In the material below, some lines carry "experimental". Copy each such line.

====

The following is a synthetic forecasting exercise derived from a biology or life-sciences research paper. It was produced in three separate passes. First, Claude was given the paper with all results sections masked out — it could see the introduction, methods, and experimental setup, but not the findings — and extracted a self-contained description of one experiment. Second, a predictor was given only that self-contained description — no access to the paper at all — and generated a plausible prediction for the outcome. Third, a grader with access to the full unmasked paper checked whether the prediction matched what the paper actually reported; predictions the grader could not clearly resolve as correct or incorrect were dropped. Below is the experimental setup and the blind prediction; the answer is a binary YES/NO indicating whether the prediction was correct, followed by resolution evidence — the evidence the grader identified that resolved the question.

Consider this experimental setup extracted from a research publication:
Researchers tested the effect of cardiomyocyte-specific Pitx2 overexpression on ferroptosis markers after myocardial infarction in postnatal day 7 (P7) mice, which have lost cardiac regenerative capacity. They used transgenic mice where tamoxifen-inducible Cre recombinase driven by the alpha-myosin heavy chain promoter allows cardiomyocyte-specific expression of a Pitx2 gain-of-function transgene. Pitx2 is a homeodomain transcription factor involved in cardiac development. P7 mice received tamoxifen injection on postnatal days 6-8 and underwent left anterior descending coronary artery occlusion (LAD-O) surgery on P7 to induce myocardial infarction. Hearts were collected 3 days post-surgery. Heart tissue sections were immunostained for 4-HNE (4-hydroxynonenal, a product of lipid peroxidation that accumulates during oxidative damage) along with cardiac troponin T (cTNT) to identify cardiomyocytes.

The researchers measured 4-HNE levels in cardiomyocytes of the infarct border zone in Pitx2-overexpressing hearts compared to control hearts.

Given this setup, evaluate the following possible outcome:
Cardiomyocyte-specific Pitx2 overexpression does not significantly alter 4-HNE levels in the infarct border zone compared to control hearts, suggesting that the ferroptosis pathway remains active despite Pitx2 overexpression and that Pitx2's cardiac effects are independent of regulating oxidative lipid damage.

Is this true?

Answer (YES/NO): NO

====

▸ **RESULT OF THE TASK**
The following is a synthetic forecasting exercise derived from a biology or life-sciences research paper. It was produced in three separate passes. First, Claude was given the paper with all results sections masked out — it could see the introduction, methods, and experimental setup, but not the findings — and extracted a self-contained description of one experiment. Second, a predictor was given only that self-contained description — no access to the paper at all — and generated a plausible prediction for the outcome. Third, a grader with access to the full unmasked paper checked whether the prediction matched what the paper actually reported; predictions the grader could not clearly resolve as correct or incorrect were dropped. Below is the experimental setup and the blind prediction; the answer is a binary YES/NO indicating whether the prediction was correct, followed by resolution evidence — the evidence the grader identified that resolved the question.
Consider this experimental setup extracted from a research publication:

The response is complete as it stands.